_ENTRIES PROVIDED_.
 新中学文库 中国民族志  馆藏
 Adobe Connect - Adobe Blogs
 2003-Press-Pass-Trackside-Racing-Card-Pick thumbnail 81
==
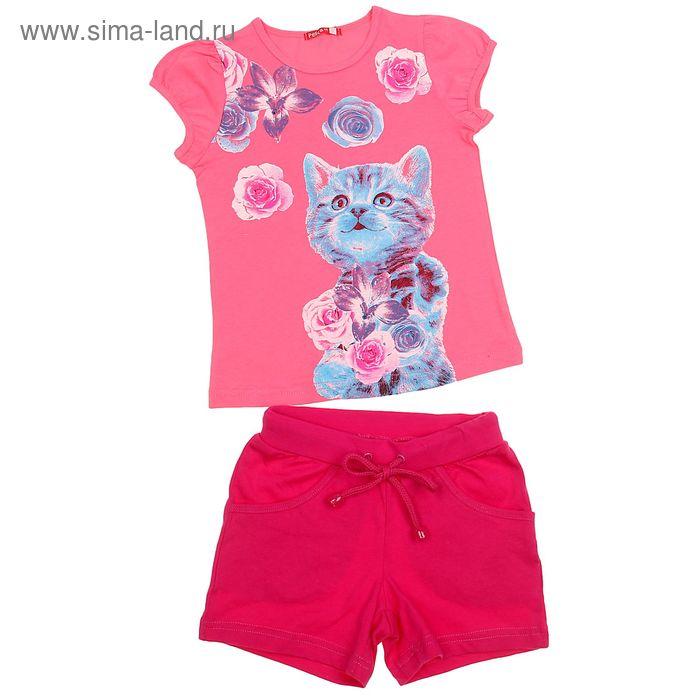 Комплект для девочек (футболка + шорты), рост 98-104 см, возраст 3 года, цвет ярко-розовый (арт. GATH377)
...
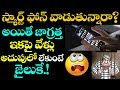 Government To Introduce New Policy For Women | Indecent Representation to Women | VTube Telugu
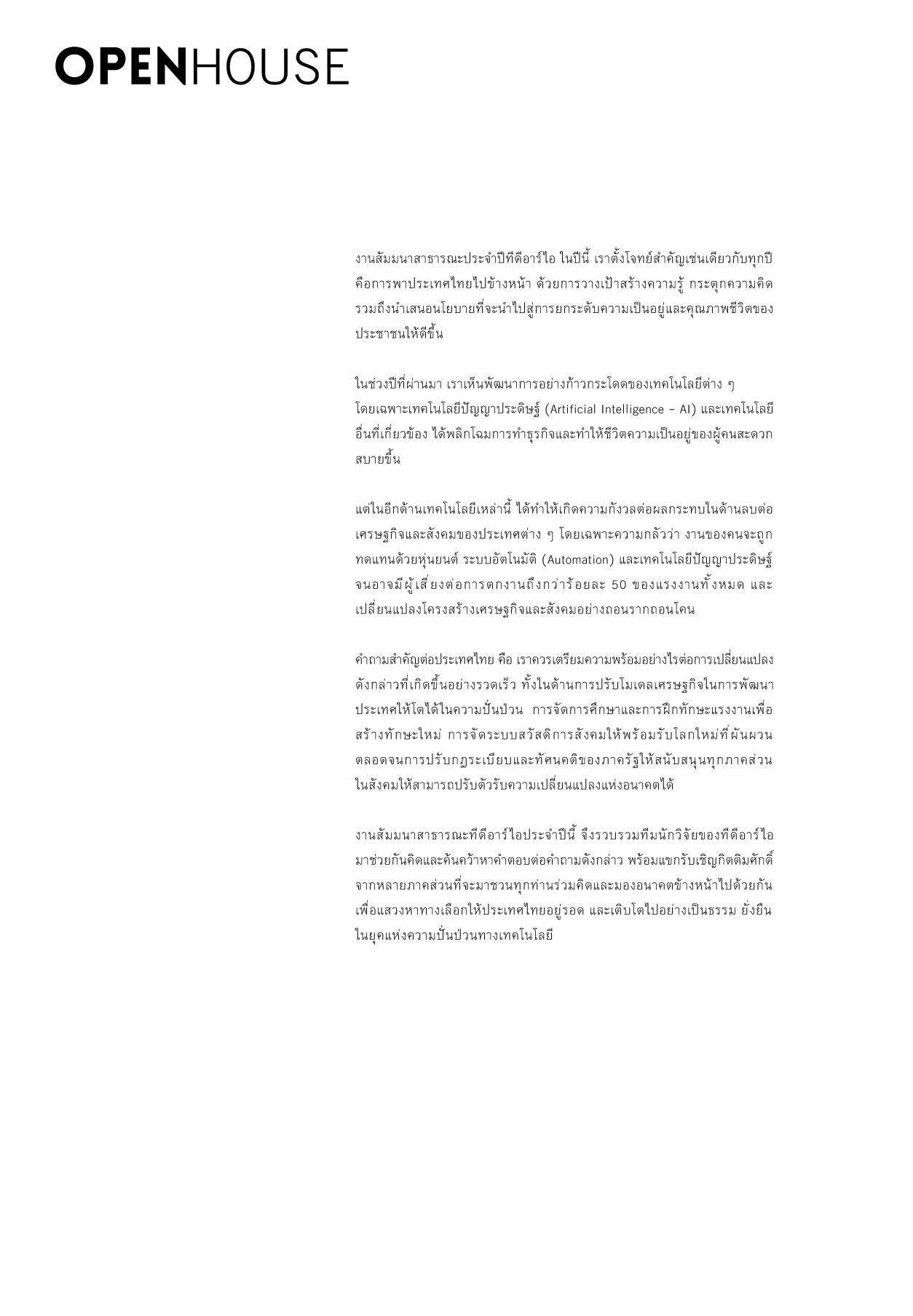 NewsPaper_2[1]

_ACTION ITEM_.
Starting at the line containing "Government To Introduce" and finishing at the line containing "NewsPaper_2[1]", return those lines exactly as they appear above, without the pictures.

_YOUR RESPONSE_.
 Government To Introduce New Policy For Women | Indecent Representation to Women | VTube Telugu
 NewsPaper_2[1]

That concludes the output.